* **Work to be completed**
Find every line below with the word "zero" in it, and copy each one.

== Entries supplied

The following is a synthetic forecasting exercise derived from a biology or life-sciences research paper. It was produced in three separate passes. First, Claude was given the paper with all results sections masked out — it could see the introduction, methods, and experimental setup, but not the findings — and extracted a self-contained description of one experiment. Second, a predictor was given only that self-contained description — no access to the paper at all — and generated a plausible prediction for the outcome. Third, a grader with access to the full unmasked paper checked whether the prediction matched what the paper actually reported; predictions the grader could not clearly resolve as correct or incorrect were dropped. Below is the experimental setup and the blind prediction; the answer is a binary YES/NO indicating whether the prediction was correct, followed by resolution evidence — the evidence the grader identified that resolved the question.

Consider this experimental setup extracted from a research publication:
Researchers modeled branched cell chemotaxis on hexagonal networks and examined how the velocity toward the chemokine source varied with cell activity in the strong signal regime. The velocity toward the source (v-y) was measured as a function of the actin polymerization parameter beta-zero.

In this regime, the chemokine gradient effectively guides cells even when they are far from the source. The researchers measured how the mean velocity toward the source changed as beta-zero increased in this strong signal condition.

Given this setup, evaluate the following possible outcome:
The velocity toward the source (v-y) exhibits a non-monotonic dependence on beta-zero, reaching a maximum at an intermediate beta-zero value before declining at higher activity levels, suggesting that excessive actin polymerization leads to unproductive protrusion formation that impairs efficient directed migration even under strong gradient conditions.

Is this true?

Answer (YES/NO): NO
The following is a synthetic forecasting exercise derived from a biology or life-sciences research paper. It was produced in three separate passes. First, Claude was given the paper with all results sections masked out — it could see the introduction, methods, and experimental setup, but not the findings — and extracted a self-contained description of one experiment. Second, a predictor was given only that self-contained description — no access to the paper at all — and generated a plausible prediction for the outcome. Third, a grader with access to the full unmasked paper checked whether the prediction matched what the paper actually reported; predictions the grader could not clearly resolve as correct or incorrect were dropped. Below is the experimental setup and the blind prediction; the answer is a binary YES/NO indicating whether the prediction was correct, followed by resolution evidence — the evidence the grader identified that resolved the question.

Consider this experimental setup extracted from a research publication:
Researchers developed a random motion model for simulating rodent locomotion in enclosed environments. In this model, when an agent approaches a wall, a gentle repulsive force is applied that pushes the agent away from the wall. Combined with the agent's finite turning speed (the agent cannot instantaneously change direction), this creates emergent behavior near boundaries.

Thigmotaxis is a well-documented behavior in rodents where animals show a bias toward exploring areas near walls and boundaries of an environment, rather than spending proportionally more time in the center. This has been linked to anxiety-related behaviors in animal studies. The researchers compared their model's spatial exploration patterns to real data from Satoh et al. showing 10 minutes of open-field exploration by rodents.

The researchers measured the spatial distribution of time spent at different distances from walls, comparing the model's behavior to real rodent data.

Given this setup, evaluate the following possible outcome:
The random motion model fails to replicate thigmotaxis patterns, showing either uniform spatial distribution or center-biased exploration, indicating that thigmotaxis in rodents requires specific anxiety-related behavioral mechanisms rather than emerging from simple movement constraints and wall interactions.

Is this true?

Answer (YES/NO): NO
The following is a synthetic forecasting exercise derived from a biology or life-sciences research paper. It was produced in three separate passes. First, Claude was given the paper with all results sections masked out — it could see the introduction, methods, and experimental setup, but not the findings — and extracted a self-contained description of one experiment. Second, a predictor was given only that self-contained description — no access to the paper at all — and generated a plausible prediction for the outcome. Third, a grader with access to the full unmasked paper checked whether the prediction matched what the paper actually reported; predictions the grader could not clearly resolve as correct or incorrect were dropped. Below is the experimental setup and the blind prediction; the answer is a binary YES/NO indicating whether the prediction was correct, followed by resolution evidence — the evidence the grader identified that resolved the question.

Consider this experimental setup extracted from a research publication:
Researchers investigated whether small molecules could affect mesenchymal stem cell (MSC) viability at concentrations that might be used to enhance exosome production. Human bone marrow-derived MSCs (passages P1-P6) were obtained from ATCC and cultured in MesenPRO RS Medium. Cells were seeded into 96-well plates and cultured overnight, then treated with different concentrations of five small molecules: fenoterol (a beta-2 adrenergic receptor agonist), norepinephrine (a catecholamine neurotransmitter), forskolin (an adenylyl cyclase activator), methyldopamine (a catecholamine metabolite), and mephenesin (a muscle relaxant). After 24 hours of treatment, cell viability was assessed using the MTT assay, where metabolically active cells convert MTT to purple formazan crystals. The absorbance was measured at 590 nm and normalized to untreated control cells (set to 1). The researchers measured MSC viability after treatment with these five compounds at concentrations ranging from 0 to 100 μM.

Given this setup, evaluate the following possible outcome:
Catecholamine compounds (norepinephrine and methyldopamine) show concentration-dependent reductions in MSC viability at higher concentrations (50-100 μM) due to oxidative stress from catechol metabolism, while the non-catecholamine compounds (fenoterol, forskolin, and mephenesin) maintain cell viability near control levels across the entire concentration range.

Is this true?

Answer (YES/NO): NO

====

* **Task output**
Researchers modeled branched cell chemotaxis on hexagonal networks and examined how the velocity toward the chemokine source varied with cell activity in the strong signal regime. The velocity toward the source (v-y) was measured as a function of the actin polymerization parameter beta-zero.
In this regime, the chemokine gradient effectively guides cells even when they are far from the source. The researchers measured how the mean velocity toward the source changed as beta-zero increased in this strong signal condition.
The velocity toward the source (v-y) exhibits a non-monotonic dependence on beta-zero, reaching a maximum at an intermediate beta-zero value before declining at higher activity levels, suggesting that excessive actin polymerization leads to unproductive protrusion formation that impairs efficient directed migration even under strong gradient conditions.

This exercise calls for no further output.